Ezekiel clearly wrote this chapter with a heavy heart. God Himself stated in Ezekiel 18 that He finds no enjoyment in the destruction of sinners: “‘For I have no pleasure in the death of one who dies,’ says the LORD GOD. ‘Therefore turn and live!’” (vs. 32). The judgment of sinners deeply moves the heart of God, and it should move the hearts of His people as well. We see how deeply Jesus felt for the Jews who refused to believe in Him when He said, “O Jerusalem, Jerusalem . . . how often I wanted to gather your children together, as a hen gathers her chicks under her wings, and you were not willing!” (Matt. 23:37).
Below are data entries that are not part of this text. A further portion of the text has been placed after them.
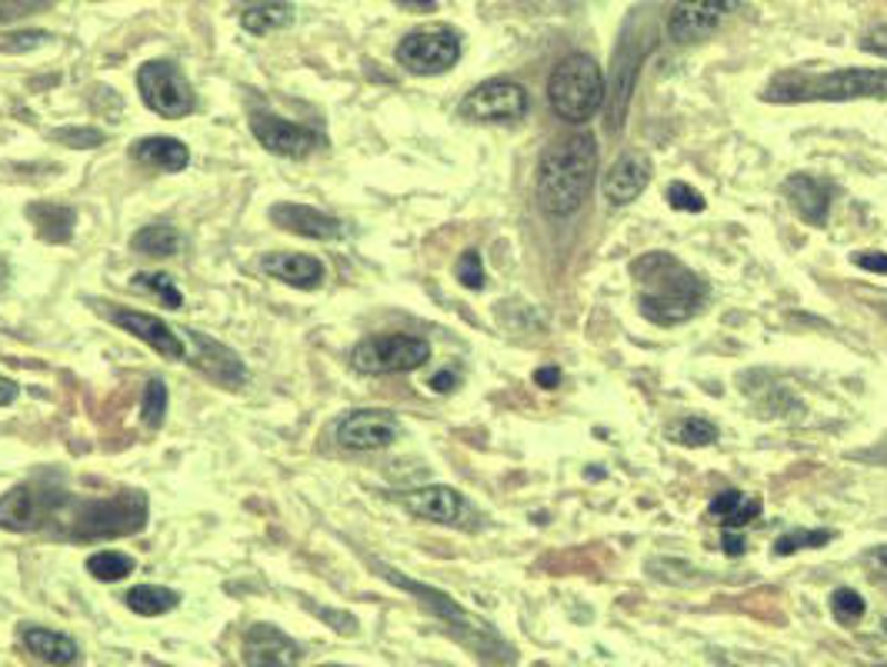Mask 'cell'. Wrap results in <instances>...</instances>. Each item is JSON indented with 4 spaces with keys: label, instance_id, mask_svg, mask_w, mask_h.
I'll return each instance as SVG.
<instances>
[{
    "label": "cell",
    "instance_id": "8",
    "mask_svg": "<svg viewBox=\"0 0 887 667\" xmlns=\"http://www.w3.org/2000/svg\"><path fill=\"white\" fill-rule=\"evenodd\" d=\"M460 60V37L450 27H423L397 43V63L407 73L433 77Z\"/></svg>",
    "mask_w": 887,
    "mask_h": 667
},
{
    "label": "cell",
    "instance_id": "15",
    "mask_svg": "<svg viewBox=\"0 0 887 667\" xmlns=\"http://www.w3.org/2000/svg\"><path fill=\"white\" fill-rule=\"evenodd\" d=\"M373 567L377 570H383V577L390 580V584H397V587H403V590H410L413 597H420V604H427L437 617H444L454 630H457V637H464L470 647H477V640H474V634H490V627H484L480 620H474L470 614H464L444 590H433V587H427V584H417V580H407L400 570H393V567H387V564H377L373 560Z\"/></svg>",
    "mask_w": 887,
    "mask_h": 667
},
{
    "label": "cell",
    "instance_id": "6",
    "mask_svg": "<svg viewBox=\"0 0 887 667\" xmlns=\"http://www.w3.org/2000/svg\"><path fill=\"white\" fill-rule=\"evenodd\" d=\"M430 360V344L417 334H373L350 350V367L357 374H407Z\"/></svg>",
    "mask_w": 887,
    "mask_h": 667
},
{
    "label": "cell",
    "instance_id": "16",
    "mask_svg": "<svg viewBox=\"0 0 887 667\" xmlns=\"http://www.w3.org/2000/svg\"><path fill=\"white\" fill-rule=\"evenodd\" d=\"M270 223L287 230V233H297V237H307V240H340L347 230H343V220L310 207V203H290V200H280L270 207Z\"/></svg>",
    "mask_w": 887,
    "mask_h": 667
},
{
    "label": "cell",
    "instance_id": "10",
    "mask_svg": "<svg viewBox=\"0 0 887 667\" xmlns=\"http://www.w3.org/2000/svg\"><path fill=\"white\" fill-rule=\"evenodd\" d=\"M530 100H527V90L514 80H487V83H477L457 107V113L464 120H474V123H510V120H520L527 113Z\"/></svg>",
    "mask_w": 887,
    "mask_h": 667
},
{
    "label": "cell",
    "instance_id": "17",
    "mask_svg": "<svg viewBox=\"0 0 887 667\" xmlns=\"http://www.w3.org/2000/svg\"><path fill=\"white\" fill-rule=\"evenodd\" d=\"M243 664L250 667H287L300 660V644L290 640L280 627L273 624H253L243 634Z\"/></svg>",
    "mask_w": 887,
    "mask_h": 667
},
{
    "label": "cell",
    "instance_id": "9",
    "mask_svg": "<svg viewBox=\"0 0 887 667\" xmlns=\"http://www.w3.org/2000/svg\"><path fill=\"white\" fill-rule=\"evenodd\" d=\"M250 133L257 137L260 147H267L277 157L303 160L317 150L327 147V137L313 127H303L297 120H287L273 110H253L250 113Z\"/></svg>",
    "mask_w": 887,
    "mask_h": 667
},
{
    "label": "cell",
    "instance_id": "24",
    "mask_svg": "<svg viewBox=\"0 0 887 667\" xmlns=\"http://www.w3.org/2000/svg\"><path fill=\"white\" fill-rule=\"evenodd\" d=\"M20 640H23V647H27L37 660H43V664H77V660H80V647H77V640L67 637V634H60V630H50V627H33V624H27V627H20Z\"/></svg>",
    "mask_w": 887,
    "mask_h": 667
},
{
    "label": "cell",
    "instance_id": "28",
    "mask_svg": "<svg viewBox=\"0 0 887 667\" xmlns=\"http://www.w3.org/2000/svg\"><path fill=\"white\" fill-rule=\"evenodd\" d=\"M180 247V233L173 223H147L130 237V250L143 257H173Z\"/></svg>",
    "mask_w": 887,
    "mask_h": 667
},
{
    "label": "cell",
    "instance_id": "36",
    "mask_svg": "<svg viewBox=\"0 0 887 667\" xmlns=\"http://www.w3.org/2000/svg\"><path fill=\"white\" fill-rule=\"evenodd\" d=\"M454 273H457V280L467 287V290H480L484 287V260H480V253L470 247V250H464L460 257H457V263H454Z\"/></svg>",
    "mask_w": 887,
    "mask_h": 667
},
{
    "label": "cell",
    "instance_id": "22",
    "mask_svg": "<svg viewBox=\"0 0 887 667\" xmlns=\"http://www.w3.org/2000/svg\"><path fill=\"white\" fill-rule=\"evenodd\" d=\"M130 157L150 170H163V173H180L190 163V150L183 140L177 137H143L130 147Z\"/></svg>",
    "mask_w": 887,
    "mask_h": 667
},
{
    "label": "cell",
    "instance_id": "40",
    "mask_svg": "<svg viewBox=\"0 0 887 667\" xmlns=\"http://www.w3.org/2000/svg\"><path fill=\"white\" fill-rule=\"evenodd\" d=\"M860 50H867V53H874V57H884L887 60V23H877V27H870L867 33H860Z\"/></svg>",
    "mask_w": 887,
    "mask_h": 667
},
{
    "label": "cell",
    "instance_id": "25",
    "mask_svg": "<svg viewBox=\"0 0 887 667\" xmlns=\"http://www.w3.org/2000/svg\"><path fill=\"white\" fill-rule=\"evenodd\" d=\"M760 510H764V504H760L757 497H744L740 490H720V494L707 504V514H710L714 520H720L724 527H734V530H740V527H747L750 520H757Z\"/></svg>",
    "mask_w": 887,
    "mask_h": 667
},
{
    "label": "cell",
    "instance_id": "49",
    "mask_svg": "<svg viewBox=\"0 0 887 667\" xmlns=\"http://www.w3.org/2000/svg\"><path fill=\"white\" fill-rule=\"evenodd\" d=\"M880 627H884V634H887V617H884V624H880Z\"/></svg>",
    "mask_w": 887,
    "mask_h": 667
},
{
    "label": "cell",
    "instance_id": "34",
    "mask_svg": "<svg viewBox=\"0 0 887 667\" xmlns=\"http://www.w3.org/2000/svg\"><path fill=\"white\" fill-rule=\"evenodd\" d=\"M864 610H867V604H864V597H860L857 590H850V587H837V590L830 594V614H834L840 624H854V620H860Z\"/></svg>",
    "mask_w": 887,
    "mask_h": 667
},
{
    "label": "cell",
    "instance_id": "1",
    "mask_svg": "<svg viewBox=\"0 0 887 667\" xmlns=\"http://www.w3.org/2000/svg\"><path fill=\"white\" fill-rule=\"evenodd\" d=\"M33 490V520L30 530H47L57 540H97V537H123L137 534L147 524V497L143 490H120L107 497H80V494H50Z\"/></svg>",
    "mask_w": 887,
    "mask_h": 667
},
{
    "label": "cell",
    "instance_id": "23",
    "mask_svg": "<svg viewBox=\"0 0 887 667\" xmlns=\"http://www.w3.org/2000/svg\"><path fill=\"white\" fill-rule=\"evenodd\" d=\"M27 217L37 227V237L47 243H67L77 227V207L57 203V200H37L27 203Z\"/></svg>",
    "mask_w": 887,
    "mask_h": 667
},
{
    "label": "cell",
    "instance_id": "39",
    "mask_svg": "<svg viewBox=\"0 0 887 667\" xmlns=\"http://www.w3.org/2000/svg\"><path fill=\"white\" fill-rule=\"evenodd\" d=\"M47 0H0V20H20L27 13L43 10Z\"/></svg>",
    "mask_w": 887,
    "mask_h": 667
},
{
    "label": "cell",
    "instance_id": "18",
    "mask_svg": "<svg viewBox=\"0 0 887 667\" xmlns=\"http://www.w3.org/2000/svg\"><path fill=\"white\" fill-rule=\"evenodd\" d=\"M400 507L420 520H430V524H460L464 514H467V500L447 487V484H430V487H417V490H407L397 497Z\"/></svg>",
    "mask_w": 887,
    "mask_h": 667
},
{
    "label": "cell",
    "instance_id": "7",
    "mask_svg": "<svg viewBox=\"0 0 887 667\" xmlns=\"http://www.w3.org/2000/svg\"><path fill=\"white\" fill-rule=\"evenodd\" d=\"M137 90H140V100L147 103V110H153L167 120H180V117L193 113V107H197V93L173 60H147L137 70Z\"/></svg>",
    "mask_w": 887,
    "mask_h": 667
},
{
    "label": "cell",
    "instance_id": "42",
    "mask_svg": "<svg viewBox=\"0 0 887 667\" xmlns=\"http://www.w3.org/2000/svg\"><path fill=\"white\" fill-rule=\"evenodd\" d=\"M864 564H867V570H870V574H877V577H887V544H880V547H870V550L864 554Z\"/></svg>",
    "mask_w": 887,
    "mask_h": 667
},
{
    "label": "cell",
    "instance_id": "29",
    "mask_svg": "<svg viewBox=\"0 0 887 667\" xmlns=\"http://www.w3.org/2000/svg\"><path fill=\"white\" fill-rule=\"evenodd\" d=\"M137 560L123 550H97L87 557V574L93 580H103V584H113V580H123L127 574H133Z\"/></svg>",
    "mask_w": 887,
    "mask_h": 667
},
{
    "label": "cell",
    "instance_id": "47",
    "mask_svg": "<svg viewBox=\"0 0 887 667\" xmlns=\"http://www.w3.org/2000/svg\"><path fill=\"white\" fill-rule=\"evenodd\" d=\"M397 7H407V10H433L437 0H393Z\"/></svg>",
    "mask_w": 887,
    "mask_h": 667
},
{
    "label": "cell",
    "instance_id": "38",
    "mask_svg": "<svg viewBox=\"0 0 887 667\" xmlns=\"http://www.w3.org/2000/svg\"><path fill=\"white\" fill-rule=\"evenodd\" d=\"M667 203H670L674 210H684V213H700V210L707 207V200H704L690 183H684V180L667 183Z\"/></svg>",
    "mask_w": 887,
    "mask_h": 667
},
{
    "label": "cell",
    "instance_id": "20",
    "mask_svg": "<svg viewBox=\"0 0 887 667\" xmlns=\"http://www.w3.org/2000/svg\"><path fill=\"white\" fill-rule=\"evenodd\" d=\"M260 270L270 273L280 283H290L297 290H317L327 277L323 260L310 257V253H290V250H277V253H263L260 257Z\"/></svg>",
    "mask_w": 887,
    "mask_h": 667
},
{
    "label": "cell",
    "instance_id": "11",
    "mask_svg": "<svg viewBox=\"0 0 887 667\" xmlns=\"http://www.w3.org/2000/svg\"><path fill=\"white\" fill-rule=\"evenodd\" d=\"M97 310L110 323H117L120 330H127L130 337H137L140 344H147L163 360H187V340L163 317L143 313V310H130V307H120V303H97Z\"/></svg>",
    "mask_w": 887,
    "mask_h": 667
},
{
    "label": "cell",
    "instance_id": "19",
    "mask_svg": "<svg viewBox=\"0 0 887 667\" xmlns=\"http://www.w3.org/2000/svg\"><path fill=\"white\" fill-rule=\"evenodd\" d=\"M647 183H650V160H647V153L627 150V153H620L610 163V170L604 173L600 190H604V197L614 207H624V203H634L647 190Z\"/></svg>",
    "mask_w": 887,
    "mask_h": 667
},
{
    "label": "cell",
    "instance_id": "31",
    "mask_svg": "<svg viewBox=\"0 0 887 667\" xmlns=\"http://www.w3.org/2000/svg\"><path fill=\"white\" fill-rule=\"evenodd\" d=\"M667 434H670V440L680 444V447H707V444H714V440L720 437V430H717L714 420H707V417H694V414H687V417H680L677 424H670Z\"/></svg>",
    "mask_w": 887,
    "mask_h": 667
},
{
    "label": "cell",
    "instance_id": "43",
    "mask_svg": "<svg viewBox=\"0 0 887 667\" xmlns=\"http://www.w3.org/2000/svg\"><path fill=\"white\" fill-rule=\"evenodd\" d=\"M534 384L537 387H544V390H554V387H560V367H537L534 370Z\"/></svg>",
    "mask_w": 887,
    "mask_h": 667
},
{
    "label": "cell",
    "instance_id": "27",
    "mask_svg": "<svg viewBox=\"0 0 887 667\" xmlns=\"http://www.w3.org/2000/svg\"><path fill=\"white\" fill-rule=\"evenodd\" d=\"M123 604L140 617H160L180 604V594L173 587H163V584H133L123 594Z\"/></svg>",
    "mask_w": 887,
    "mask_h": 667
},
{
    "label": "cell",
    "instance_id": "44",
    "mask_svg": "<svg viewBox=\"0 0 887 667\" xmlns=\"http://www.w3.org/2000/svg\"><path fill=\"white\" fill-rule=\"evenodd\" d=\"M720 547H724V554H730V557H740V554H744V547H747V540H744V534H737L734 527H727V534H724Z\"/></svg>",
    "mask_w": 887,
    "mask_h": 667
},
{
    "label": "cell",
    "instance_id": "30",
    "mask_svg": "<svg viewBox=\"0 0 887 667\" xmlns=\"http://www.w3.org/2000/svg\"><path fill=\"white\" fill-rule=\"evenodd\" d=\"M130 280H133V287H137V290H143V293L157 297V300H160L167 310H180V307H183V293H180V287H177V280H173L170 273L140 270V273H133Z\"/></svg>",
    "mask_w": 887,
    "mask_h": 667
},
{
    "label": "cell",
    "instance_id": "32",
    "mask_svg": "<svg viewBox=\"0 0 887 667\" xmlns=\"http://www.w3.org/2000/svg\"><path fill=\"white\" fill-rule=\"evenodd\" d=\"M167 404H170V394H167V384L160 377H150L147 387H143V404H140V414H143V424L150 430H160L163 427V417H167Z\"/></svg>",
    "mask_w": 887,
    "mask_h": 667
},
{
    "label": "cell",
    "instance_id": "35",
    "mask_svg": "<svg viewBox=\"0 0 887 667\" xmlns=\"http://www.w3.org/2000/svg\"><path fill=\"white\" fill-rule=\"evenodd\" d=\"M50 140L63 143V147H73V150H90V147H100L107 140L103 130L97 127H60L50 133Z\"/></svg>",
    "mask_w": 887,
    "mask_h": 667
},
{
    "label": "cell",
    "instance_id": "13",
    "mask_svg": "<svg viewBox=\"0 0 887 667\" xmlns=\"http://www.w3.org/2000/svg\"><path fill=\"white\" fill-rule=\"evenodd\" d=\"M333 437L347 450H380L400 437V420L383 407H360L337 420Z\"/></svg>",
    "mask_w": 887,
    "mask_h": 667
},
{
    "label": "cell",
    "instance_id": "4",
    "mask_svg": "<svg viewBox=\"0 0 887 667\" xmlns=\"http://www.w3.org/2000/svg\"><path fill=\"white\" fill-rule=\"evenodd\" d=\"M857 97H887V67L880 70H864V67H840L814 77H797L787 73L774 80L764 90V100H780V103H804V100H857Z\"/></svg>",
    "mask_w": 887,
    "mask_h": 667
},
{
    "label": "cell",
    "instance_id": "46",
    "mask_svg": "<svg viewBox=\"0 0 887 667\" xmlns=\"http://www.w3.org/2000/svg\"><path fill=\"white\" fill-rule=\"evenodd\" d=\"M17 394H20L17 380H10V377H0V407L13 404V400H17Z\"/></svg>",
    "mask_w": 887,
    "mask_h": 667
},
{
    "label": "cell",
    "instance_id": "14",
    "mask_svg": "<svg viewBox=\"0 0 887 667\" xmlns=\"http://www.w3.org/2000/svg\"><path fill=\"white\" fill-rule=\"evenodd\" d=\"M737 0H674L667 13V37L674 43H697L707 40L727 13H734Z\"/></svg>",
    "mask_w": 887,
    "mask_h": 667
},
{
    "label": "cell",
    "instance_id": "45",
    "mask_svg": "<svg viewBox=\"0 0 887 667\" xmlns=\"http://www.w3.org/2000/svg\"><path fill=\"white\" fill-rule=\"evenodd\" d=\"M454 384H457V374H454V370H437V374L430 377V390H437V394L454 390Z\"/></svg>",
    "mask_w": 887,
    "mask_h": 667
},
{
    "label": "cell",
    "instance_id": "48",
    "mask_svg": "<svg viewBox=\"0 0 887 667\" xmlns=\"http://www.w3.org/2000/svg\"><path fill=\"white\" fill-rule=\"evenodd\" d=\"M3 280H7V263L0 260V287H3Z\"/></svg>",
    "mask_w": 887,
    "mask_h": 667
},
{
    "label": "cell",
    "instance_id": "12",
    "mask_svg": "<svg viewBox=\"0 0 887 667\" xmlns=\"http://www.w3.org/2000/svg\"><path fill=\"white\" fill-rule=\"evenodd\" d=\"M180 337L190 344L187 347V360L203 374V377H210L213 384H220V387H227V390H237V387H243L247 384V364L227 347V344H220V340H213V337H207V334H200V330H193V327H183L180 330Z\"/></svg>",
    "mask_w": 887,
    "mask_h": 667
},
{
    "label": "cell",
    "instance_id": "41",
    "mask_svg": "<svg viewBox=\"0 0 887 667\" xmlns=\"http://www.w3.org/2000/svg\"><path fill=\"white\" fill-rule=\"evenodd\" d=\"M850 260H854V267H860V270H870V273H884V277H887V253H884V250H860V253H854Z\"/></svg>",
    "mask_w": 887,
    "mask_h": 667
},
{
    "label": "cell",
    "instance_id": "33",
    "mask_svg": "<svg viewBox=\"0 0 887 667\" xmlns=\"http://www.w3.org/2000/svg\"><path fill=\"white\" fill-rule=\"evenodd\" d=\"M834 537V530H787L774 540V554L777 557H787V554H797V550H810V547H824L827 540Z\"/></svg>",
    "mask_w": 887,
    "mask_h": 667
},
{
    "label": "cell",
    "instance_id": "5",
    "mask_svg": "<svg viewBox=\"0 0 887 667\" xmlns=\"http://www.w3.org/2000/svg\"><path fill=\"white\" fill-rule=\"evenodd\" d=\"M604 100H607L604 70L590 53H570L554 67L547 80V103L560 120L584 123L604 107Z\"/></svg>",
    "mask_w": 887,
    "mask_h": 667
},
{
    "label": "cell",
    "instance_id": "21",
    "mask_svg": "<svg viewBox=\"0 0 887 667\" xmlns=\"http://www.w3.org/2000/svg\"><path fill=\"white\" fill-rule=\"evenodd\" d=\"M784 197L790 200V207L797 210V217H804L807 223H827V210H830V183L817 180L810 173H790L784 180Z\"/></svg>",
    "mask_w": 887,
    "mask_h": 667
},
{
    "label": "cell",
    "instance_id": "26",
    "mask_svg": "<svg viewBox=\"0 0 887 667\" xmlns=\"http://www.w3.org/2000/svg\"><path fill=\"white\" fill-rule=\"evenodd\" d=\"M287 23H293V7L287 0H253L240 10V27L257 37L273 33Z\"/></svg>",
    "mask_w": 887,
    "mask_h": 667
},
{
    "label": "cell",
    "instance_id": "3",
    "mask_svg": "<svg viewBox=\"0 0 887 667\" xmlns=\"http://www.w3.org/2000/svg\"><path fill=\"white\" fill-rule=\"evenodd\" d=\"M597 173V140L590 133H574L547 147L537 163V203L550 217H570L584 207Z\"/></svg>",
    "mask_w": 887,
    "mask_h": 667
},
{
    "label": "cell",
    "instance_id": "37",
    "mask_svg": "<svg viewBox=\"0 0 887 667\" xmlns=\"http://www.w3.org/2000/svg\"><path fill=\"white\" fill-rule=\"evenodd\" d=\"M53 40L47 30H17V33H0V53H27Z\"/></svg>",
    "mask_w": 887,
    "mask_h": 667
},
{
    "label": "cell",
    "instance_id": "2",
    "mask_svg": "<svg viewBox=\"0 0 887 667\" xmlns=\"http://www.w3.org/2000/svg\"><path fill=\"white\" fill-rule=\"evenodd\" d=\"M630 277L637 280V307L650 323L660 327H674L690 320L704 297H707V283L677 257L654 250L644 253L630 263Z\"/></svg>",
    "mask_w": 887,
    "mask_h": 667
}]
</instances>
Many years ago, a young pastor who was struggling financially, rented a room from a non-believing farmer. The pastor was on the watch for the right moment to share the truth of Jesus with the farmer. Early one morning the farmer woke him and asked him to come see something. He took the pastor into the chicken coop, and on a nest was a hen, her chicks peeking out from under her wings. “I wanted you to see the devotion of a mother hen,” said the farmer. “Reach out and touch her.” When the pastor did, he found that the hen was dead. “See that wound on her head,” the farmer continued. “A weasel killed her and drained all the blood from her body, but she never once moved for fear the weasel would harm her chicks.” The young pastor saw the moment he’d been waiting for. “Oh, that is just like Jesus. He endured all the suffering on the cross. He could have saved His own life but He didn’t, because if He had moved, we would have been lost!” The words struck the farmer, and soon after, he put his faith in the One who, while on the cross, chose to save us, rather than spare Himself!

“Thank You, LORD, for taking our place on the cross. Help us to live this day for You, in Jesus’ name, Amen.”